--- START OF Reading passage ---
Mitchell: Memories will live on long after I’ve left
Post Independent Sports Editor
Some things are a lot different from how I remembered them when I rejoined the newspaper staff of the Glenwood Springs Post Independent and Rifle Citizen Telegram 2 1/2 years ago.
My first time around was right at the turn of the century. The paper, and its press, were still at the south end of Grand Avenue. Oh, and officially, the daily paper was still called The Glenwood Post.
We still used film to take photos. Now-retired Mike Wilde was still announcing basketball games from a crow’s nest at the top of the old GSHS gym. The concept of building a new high school in between Silt and New Castle was in the initial stages. And in my first staff meeting as a member of the paper, we discussed how it was that we were going to cover the potential Y2K scare on New Year’s Eve of 1999. I remember a guy named Mike Wiggins — someone I went to college with — was all hyped up to do the “fun shift.”
Meanwhile, I joined the staff and was still six months away from graduating from what was then Mesa State College in May 2000.
That makes me feel old.
Lucky for me, despite going from having the metabolism of a hummingbird to having the metabolism of a turtle thanks to being 15 years older, I still look somewhat young. That’s a far cry from some of the people who I saw this past summer at my 20-year high school reunion in Colorado Springs. Time hasn’t been as kind to some of them.
There’s still a lot of similarities from my first gig here at the turn of the century, however. Among them is the fact that people are genuine, kind and caring. They recognize good people and aren’t afraid to let people know if something is wrong. In my line of work, honesty is always appreciated — even the occasional dose of brutal honesty.
With that, here’s a statement of utmost honesty from me: It saddens me to be leaving again.
At the same time, however, it doesn’t.
Let me explain.
I’m leaving because I’ve taken a job as a sports reporter at the Grand Junction Daily Sentinel. It gives me a chance to focus on a few of the things I’ve become good at during my time in this industry while allowing me to have a little extra free time away from work.
Granted, I’m lucky enough that I’ve never completely looked at my job as work. Back during the recession when I was recently divorced and driving a truck for a living, for example, I freelanced high school football games for the PI and Sentinel because I saw it more as a hobby and a pastime than a second job. But when a full-time opening came around here, I made sure to jump on it.
During this stretch of time, I’ve developed tremendous relationships that I no doubt will keep for years to come — which brings me to my other reason for leaving.
--- END OF Reading passage ---
--- START OF Information provided ---
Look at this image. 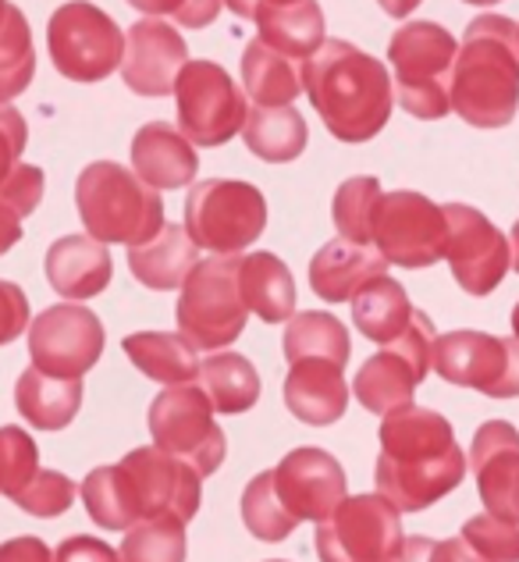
--- END OF Information provided ---
Reproduce the stretch of the sports editor's farewell column from "There’s still a" through "Let me explain.". The data that comes after the column is material of its own and is not part of it.

There’s still a lot of similarities from my first gig here at the turn of the century, however. Among them is the fact that people are genuine, kind and caring. They recognize good people and aren’t afraid to let people know if something is wrong. In my line of work, honesty is always appreciated — even the occasional dose of brutal honesty.
With that, here’s a statement of utmost honesty from me: It saddens me to be leaving again.
At the same time, however, it doesn’t.
Let me explain.